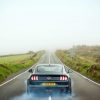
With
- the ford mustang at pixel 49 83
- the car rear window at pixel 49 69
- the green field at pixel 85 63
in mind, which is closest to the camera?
the ford mustang at pixel 49 83

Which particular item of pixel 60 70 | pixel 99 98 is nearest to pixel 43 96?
pixel 60 70

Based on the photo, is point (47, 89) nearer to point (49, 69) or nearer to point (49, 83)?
point (49, 83)

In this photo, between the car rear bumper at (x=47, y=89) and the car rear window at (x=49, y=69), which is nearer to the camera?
the car rear bumper at (x=47, y=89)

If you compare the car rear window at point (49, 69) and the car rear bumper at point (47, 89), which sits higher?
the car rear window at point (49, 69)

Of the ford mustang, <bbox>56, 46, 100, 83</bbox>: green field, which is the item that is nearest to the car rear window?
the ford mustang

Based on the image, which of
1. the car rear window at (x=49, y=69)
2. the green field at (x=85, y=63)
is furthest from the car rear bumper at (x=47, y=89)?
the green field at (x=85, y=63)

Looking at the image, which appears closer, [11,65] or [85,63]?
[11,65]

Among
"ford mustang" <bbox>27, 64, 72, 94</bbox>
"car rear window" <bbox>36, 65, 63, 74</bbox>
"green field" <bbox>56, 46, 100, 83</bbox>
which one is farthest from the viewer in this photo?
"green field" <bbox>56, 46, 100, 83</bbox>

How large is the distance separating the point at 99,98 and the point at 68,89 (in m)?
1.43

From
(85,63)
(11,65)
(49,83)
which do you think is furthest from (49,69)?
(85,63)

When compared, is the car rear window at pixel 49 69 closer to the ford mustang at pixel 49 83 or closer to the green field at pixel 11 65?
the ford mustang at pixel 49 83

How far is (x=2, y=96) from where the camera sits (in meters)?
14.8

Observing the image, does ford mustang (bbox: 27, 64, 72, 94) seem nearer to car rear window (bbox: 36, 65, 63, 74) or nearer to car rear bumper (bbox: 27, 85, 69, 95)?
car rear bumper (bbox: 27, 85, 69, 95)

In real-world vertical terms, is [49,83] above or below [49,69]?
below
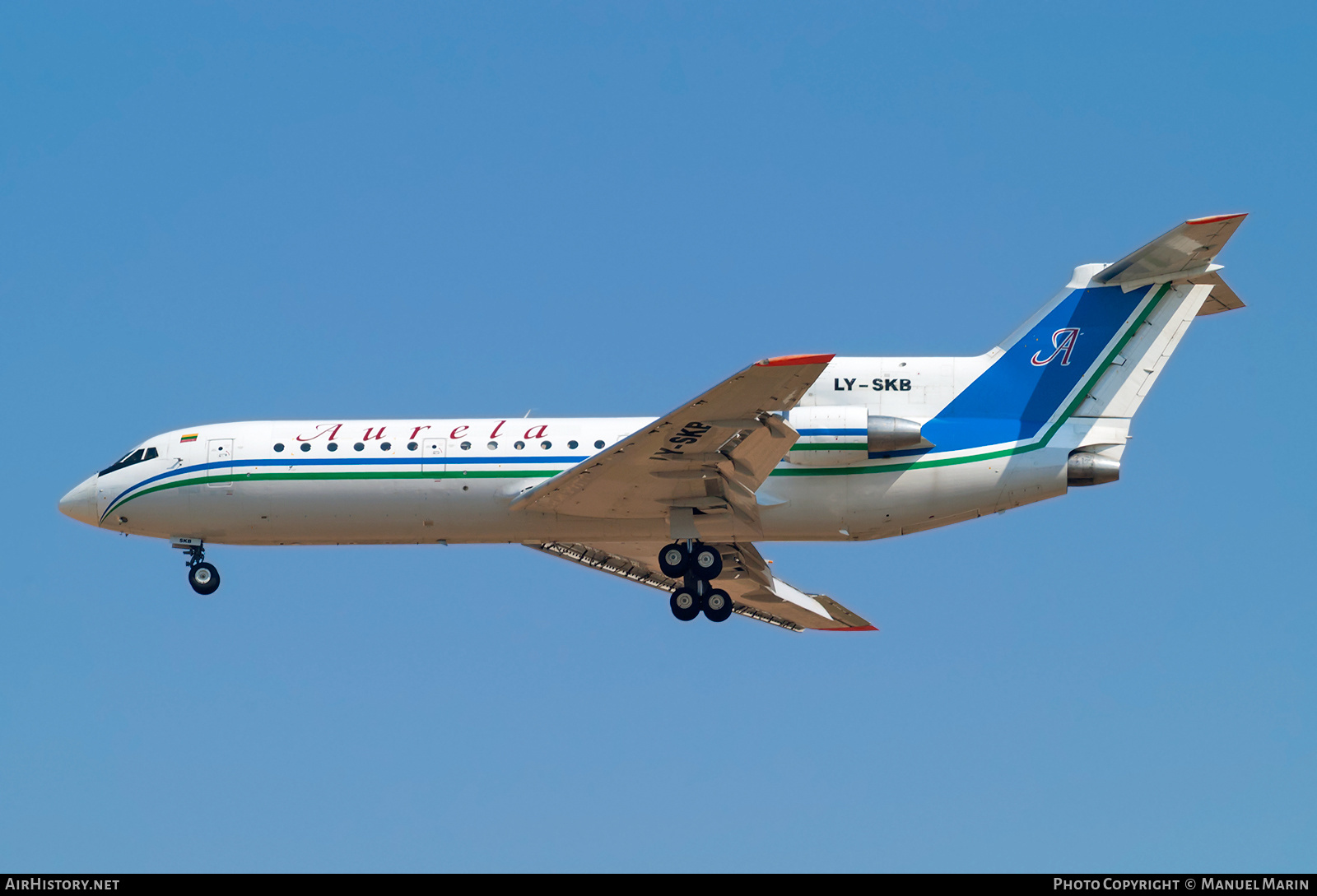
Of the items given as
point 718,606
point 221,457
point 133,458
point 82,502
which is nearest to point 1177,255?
point 718,606

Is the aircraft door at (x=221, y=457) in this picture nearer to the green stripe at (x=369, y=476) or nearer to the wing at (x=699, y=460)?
the green stripe at (x=369, y=476)

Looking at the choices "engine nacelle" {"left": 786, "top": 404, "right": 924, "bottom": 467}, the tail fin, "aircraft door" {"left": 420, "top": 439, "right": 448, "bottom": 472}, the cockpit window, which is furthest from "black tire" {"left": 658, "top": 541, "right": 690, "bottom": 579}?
the cockpit window

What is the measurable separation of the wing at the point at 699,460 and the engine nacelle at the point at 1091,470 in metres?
6.37

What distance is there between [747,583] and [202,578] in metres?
13.4

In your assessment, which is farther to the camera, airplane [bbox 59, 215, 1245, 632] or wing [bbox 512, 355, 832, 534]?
airplane [bbox 59, 215, 1245, 632]

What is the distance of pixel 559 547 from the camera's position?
39.5 m

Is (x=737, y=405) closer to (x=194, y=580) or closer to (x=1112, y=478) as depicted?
(x=1112, y=478)

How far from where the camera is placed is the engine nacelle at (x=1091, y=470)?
110 feet

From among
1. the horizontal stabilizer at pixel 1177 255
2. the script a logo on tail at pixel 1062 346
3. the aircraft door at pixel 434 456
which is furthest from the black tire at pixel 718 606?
the horizontal stabilizer at pixel 1177 255

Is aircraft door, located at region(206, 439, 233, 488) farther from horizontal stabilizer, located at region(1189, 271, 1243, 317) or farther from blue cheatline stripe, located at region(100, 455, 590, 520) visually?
horizontal stabilizer, located at region(1189, 271, 1243, 317)

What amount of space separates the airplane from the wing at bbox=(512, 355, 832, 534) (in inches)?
2.2

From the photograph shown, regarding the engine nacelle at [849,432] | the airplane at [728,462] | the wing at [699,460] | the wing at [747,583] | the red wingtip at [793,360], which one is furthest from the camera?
the wing at [747,583]

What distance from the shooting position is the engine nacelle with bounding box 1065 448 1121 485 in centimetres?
3362
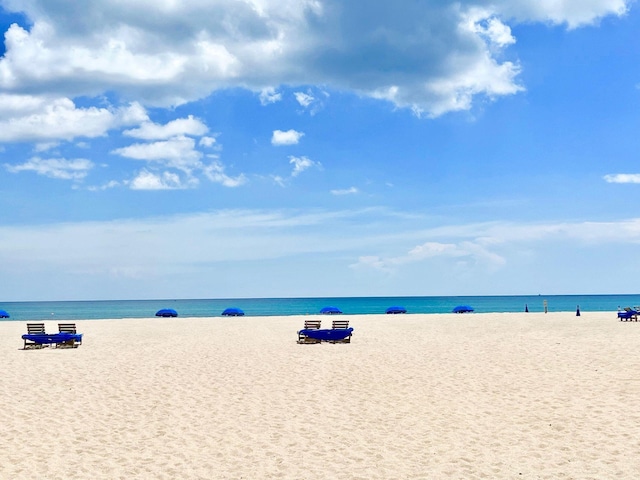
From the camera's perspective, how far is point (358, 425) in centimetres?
1041

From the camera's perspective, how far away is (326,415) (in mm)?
11094

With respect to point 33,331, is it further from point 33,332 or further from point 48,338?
point 48,338

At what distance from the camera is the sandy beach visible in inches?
324

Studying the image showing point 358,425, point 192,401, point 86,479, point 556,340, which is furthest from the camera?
point 556,340

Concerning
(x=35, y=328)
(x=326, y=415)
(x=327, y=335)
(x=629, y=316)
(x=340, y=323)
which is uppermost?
(x=35, y=328)

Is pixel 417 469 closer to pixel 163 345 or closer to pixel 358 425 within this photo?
pixel 358 425

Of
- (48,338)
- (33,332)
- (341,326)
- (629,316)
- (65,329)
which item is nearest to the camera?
(48,338)

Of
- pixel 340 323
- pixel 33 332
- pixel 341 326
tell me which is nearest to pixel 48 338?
pixel 33 332

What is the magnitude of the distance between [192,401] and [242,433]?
115 inches

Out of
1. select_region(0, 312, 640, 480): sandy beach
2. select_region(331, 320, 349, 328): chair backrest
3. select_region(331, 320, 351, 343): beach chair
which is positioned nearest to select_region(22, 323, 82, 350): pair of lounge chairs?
select_region(0, 312, 640, 480): sandy beach

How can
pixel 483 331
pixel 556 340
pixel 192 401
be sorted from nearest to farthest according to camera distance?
pixel 192 401
pixel 556 340
pixel 483 331

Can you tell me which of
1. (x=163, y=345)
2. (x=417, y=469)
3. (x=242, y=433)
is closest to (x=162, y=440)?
(x=242, y=433)

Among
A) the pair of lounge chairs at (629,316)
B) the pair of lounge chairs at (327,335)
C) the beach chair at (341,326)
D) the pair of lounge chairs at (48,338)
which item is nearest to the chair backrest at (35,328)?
the pair of lounge chairs at (48,338)

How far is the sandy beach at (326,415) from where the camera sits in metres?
8.23
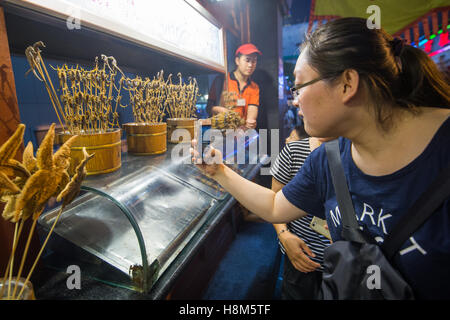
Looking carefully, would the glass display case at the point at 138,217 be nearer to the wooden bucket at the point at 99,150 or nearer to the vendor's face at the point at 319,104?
the wooden bucket at the point at 99,150

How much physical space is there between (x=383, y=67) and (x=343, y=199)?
1.82ft

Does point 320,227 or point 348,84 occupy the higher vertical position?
point 348,84

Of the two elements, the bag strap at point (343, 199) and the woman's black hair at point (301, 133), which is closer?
the bag strap at point (343, 199)

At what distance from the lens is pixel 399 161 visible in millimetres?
881

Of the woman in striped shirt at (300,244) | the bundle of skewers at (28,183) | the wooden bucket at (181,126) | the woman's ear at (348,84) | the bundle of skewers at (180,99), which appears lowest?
the woman in striped shirt at (300,244)

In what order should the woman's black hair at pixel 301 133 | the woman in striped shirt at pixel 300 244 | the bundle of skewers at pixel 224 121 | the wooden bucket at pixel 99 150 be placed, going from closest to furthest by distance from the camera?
the wooden bucket at pixel 99 150 < the woman in striped shirt at pixel 300 244 < the woman's black hair at pixel 301 133 < the bundle of skewers at pixel 224 121

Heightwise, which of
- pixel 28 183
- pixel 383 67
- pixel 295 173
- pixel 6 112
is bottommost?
pixel 295 173

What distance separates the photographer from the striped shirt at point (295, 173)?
166 centimetres

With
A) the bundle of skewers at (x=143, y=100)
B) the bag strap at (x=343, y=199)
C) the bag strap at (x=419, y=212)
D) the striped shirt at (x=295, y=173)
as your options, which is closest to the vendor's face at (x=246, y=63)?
the bundle of skewers at (x=143, y=100)

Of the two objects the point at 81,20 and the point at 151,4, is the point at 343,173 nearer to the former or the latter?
the point at 81,20

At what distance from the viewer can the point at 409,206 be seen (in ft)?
2.73

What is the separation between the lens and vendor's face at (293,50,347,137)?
969 mm

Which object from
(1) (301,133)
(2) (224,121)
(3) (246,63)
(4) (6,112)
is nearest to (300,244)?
(1) (301,133)

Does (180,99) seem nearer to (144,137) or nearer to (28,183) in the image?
(144,137)
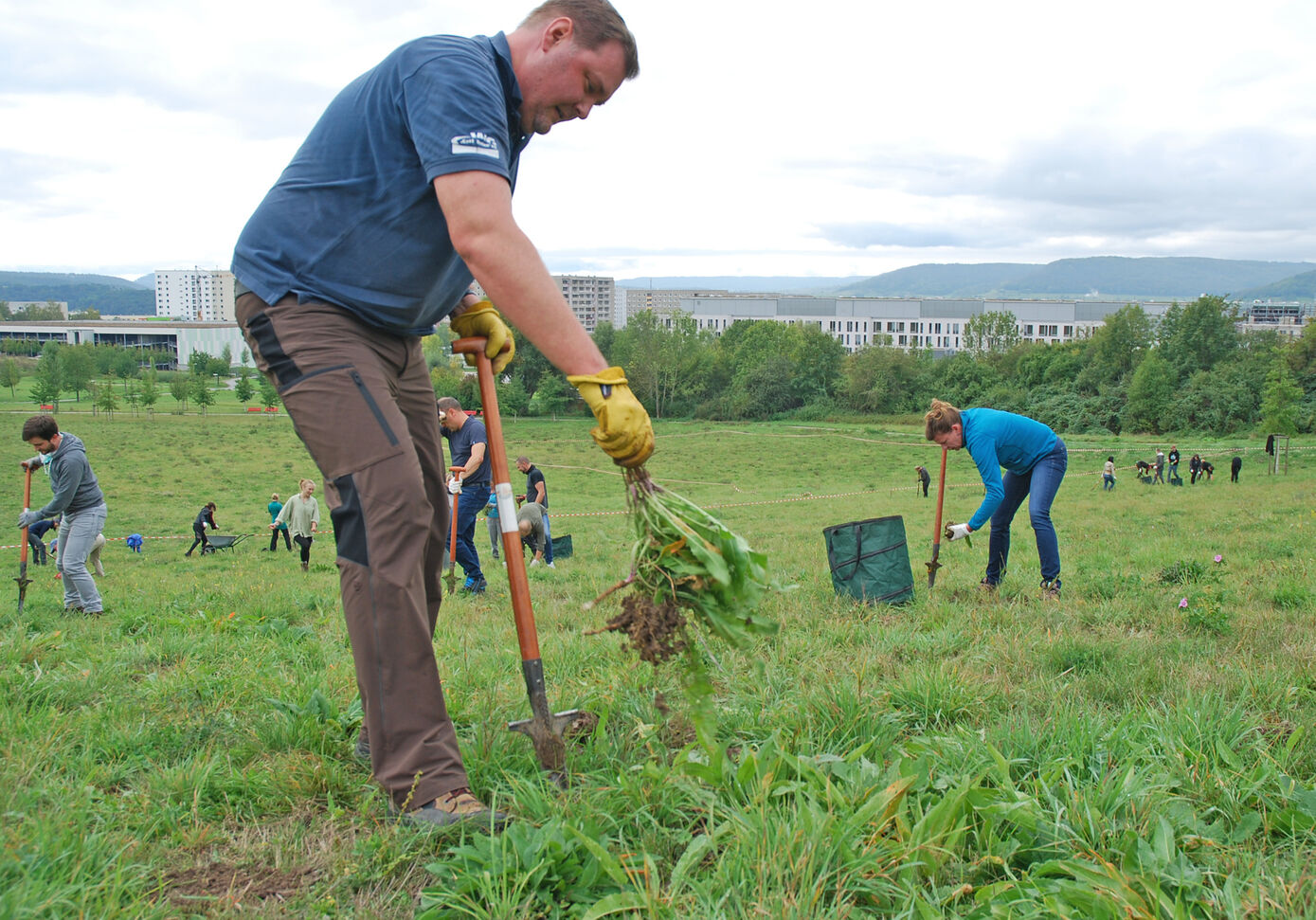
-*-*-
→ Your goal
Pick out every line above that contains the word "placed", and copy each one in full.

→ Solution to the exercise
How far from where the camera is placed is the engine nacelle at (x=1091, y=470)?
In what order should the woman's black hair at pixel 301 133 | the woman in striped shirt at pixel 300 244 | the bundle of skewers at pixel 224 121 | the wooden bucket at pixel 99 150 be placed, going from closest to furthest by distance from the camera?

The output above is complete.